Source document:

Study Shows All Languages Skew Towards Happiness
Yes, even on Twitter, more words—of all languages—are positive than negative.
A team of scientists at the University of Vermont and The MITRE Corporation set out to test the 1969 Pollyanna Hypothesis—which posited that human language skews positive, indicating a overall optimist outlook—by tracking many billions of words across 10 languages and 24 types of sources including books, news outlets, social media, websites, television and movie subtitles, and music lyrics. The researchers published their result in a paper called "Human Language Reveals a Universal Positivity Bias," which appeared in the February 9 online edition of the Proceedings of the National Academy of Sciences.
According to UVM mathematician Peter Dodds, who co-led the study, this huge study of the "atoms of language—individual words" indicates that language itself—perhaps humanity's greatest technology—has a positive outlook. And, therefore, "it seems that positive social interaction" is built into its fundamental structure.
To create a scale, the team identified about 10,000 of the most frequently used words in each of 10 languages, then had native speakers rate each word—for a total of five million individual ratings—on a nine-point scale of positivity. These ratings were averaged to create a score for each word; in English, for example, "laughter" rated 8.50, "food" 7.44, "truck" 5.48, "the" 4.98, "greed" 3.06, and "terrorist" 1.30.

Information supplied:
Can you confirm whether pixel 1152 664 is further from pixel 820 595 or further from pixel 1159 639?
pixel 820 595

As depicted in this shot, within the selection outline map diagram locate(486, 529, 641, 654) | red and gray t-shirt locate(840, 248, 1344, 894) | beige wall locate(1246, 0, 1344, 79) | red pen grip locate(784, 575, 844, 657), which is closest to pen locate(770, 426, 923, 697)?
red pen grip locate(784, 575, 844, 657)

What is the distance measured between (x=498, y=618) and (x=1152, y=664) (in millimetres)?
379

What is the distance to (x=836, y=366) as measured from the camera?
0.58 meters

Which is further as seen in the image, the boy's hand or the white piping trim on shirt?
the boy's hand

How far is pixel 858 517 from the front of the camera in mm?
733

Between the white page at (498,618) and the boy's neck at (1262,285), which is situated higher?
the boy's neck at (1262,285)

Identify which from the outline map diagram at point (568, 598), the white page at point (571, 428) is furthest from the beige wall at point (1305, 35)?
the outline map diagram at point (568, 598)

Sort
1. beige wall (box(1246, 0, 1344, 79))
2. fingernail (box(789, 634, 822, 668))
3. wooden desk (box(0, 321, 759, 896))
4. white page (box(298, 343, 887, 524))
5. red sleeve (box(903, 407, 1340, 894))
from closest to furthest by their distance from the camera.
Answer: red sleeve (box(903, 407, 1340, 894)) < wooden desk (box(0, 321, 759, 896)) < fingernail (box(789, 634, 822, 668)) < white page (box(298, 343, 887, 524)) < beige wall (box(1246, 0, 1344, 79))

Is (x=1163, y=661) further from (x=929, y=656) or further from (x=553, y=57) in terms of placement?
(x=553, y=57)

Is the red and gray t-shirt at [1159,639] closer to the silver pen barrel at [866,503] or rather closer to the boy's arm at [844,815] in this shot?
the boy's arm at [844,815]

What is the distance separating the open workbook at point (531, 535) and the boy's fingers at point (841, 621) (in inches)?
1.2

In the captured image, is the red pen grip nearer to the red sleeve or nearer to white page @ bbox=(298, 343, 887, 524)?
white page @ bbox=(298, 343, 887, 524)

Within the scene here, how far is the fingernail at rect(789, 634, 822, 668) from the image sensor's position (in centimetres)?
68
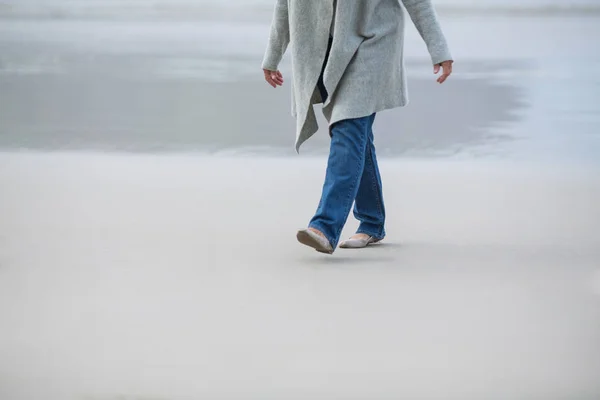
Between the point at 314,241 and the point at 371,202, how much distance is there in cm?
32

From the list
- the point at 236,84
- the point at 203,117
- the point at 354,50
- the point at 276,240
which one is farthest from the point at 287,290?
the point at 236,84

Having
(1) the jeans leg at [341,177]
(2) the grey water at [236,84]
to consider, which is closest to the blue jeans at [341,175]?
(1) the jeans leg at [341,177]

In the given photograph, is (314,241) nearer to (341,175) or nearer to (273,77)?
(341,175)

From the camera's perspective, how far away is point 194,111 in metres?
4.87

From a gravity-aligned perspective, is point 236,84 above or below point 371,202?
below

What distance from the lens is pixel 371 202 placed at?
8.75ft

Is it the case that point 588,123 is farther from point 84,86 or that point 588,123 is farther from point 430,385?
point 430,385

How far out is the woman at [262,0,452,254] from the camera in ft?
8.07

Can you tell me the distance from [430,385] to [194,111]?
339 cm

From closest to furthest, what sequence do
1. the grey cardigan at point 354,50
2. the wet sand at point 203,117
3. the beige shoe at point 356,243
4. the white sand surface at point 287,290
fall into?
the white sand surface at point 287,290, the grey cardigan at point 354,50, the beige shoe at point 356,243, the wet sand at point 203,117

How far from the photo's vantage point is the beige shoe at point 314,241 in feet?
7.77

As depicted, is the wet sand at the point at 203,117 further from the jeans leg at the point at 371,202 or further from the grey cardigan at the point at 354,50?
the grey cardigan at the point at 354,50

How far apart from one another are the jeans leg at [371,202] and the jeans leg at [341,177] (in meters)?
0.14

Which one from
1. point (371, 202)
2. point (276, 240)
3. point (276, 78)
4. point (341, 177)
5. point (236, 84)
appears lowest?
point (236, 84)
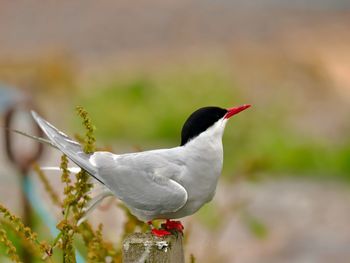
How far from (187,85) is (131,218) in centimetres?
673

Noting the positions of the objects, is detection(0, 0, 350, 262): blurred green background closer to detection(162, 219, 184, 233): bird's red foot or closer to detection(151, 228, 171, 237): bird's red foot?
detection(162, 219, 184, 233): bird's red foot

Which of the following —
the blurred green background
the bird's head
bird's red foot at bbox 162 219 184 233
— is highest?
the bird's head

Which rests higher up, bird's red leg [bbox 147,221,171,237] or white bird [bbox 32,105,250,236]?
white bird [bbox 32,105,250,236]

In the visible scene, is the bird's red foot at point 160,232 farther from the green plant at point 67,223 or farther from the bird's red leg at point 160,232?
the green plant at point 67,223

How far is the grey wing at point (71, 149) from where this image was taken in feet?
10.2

Exercise prompt:
Please write out the passage from the article on language positivity, starting at "Study Shows All" and ending at "Academy of Sciences.".

Result:
Study Shows All Languages Skew Towards Happiness
Yes, even on Twitter, more words—of all languages—are positive than negative.
A team of scientists at the University of Vermont and The MITRE Corporation set out to test the 1969 Pollyanna Hypothesis—which posited that human language skews positive, indicating a overall optimist outlook—by tracking many billions of words across 10 languages and 24 types of sources including books, news outlets, social media, websites, television and movie subtitles, and music lyrics. The researchers published their result in a paper called "Human Language Reveals a Universal Positivity Bias," which appeared in the February 9 online edition of the Proceedings of the National Academy of Sciences.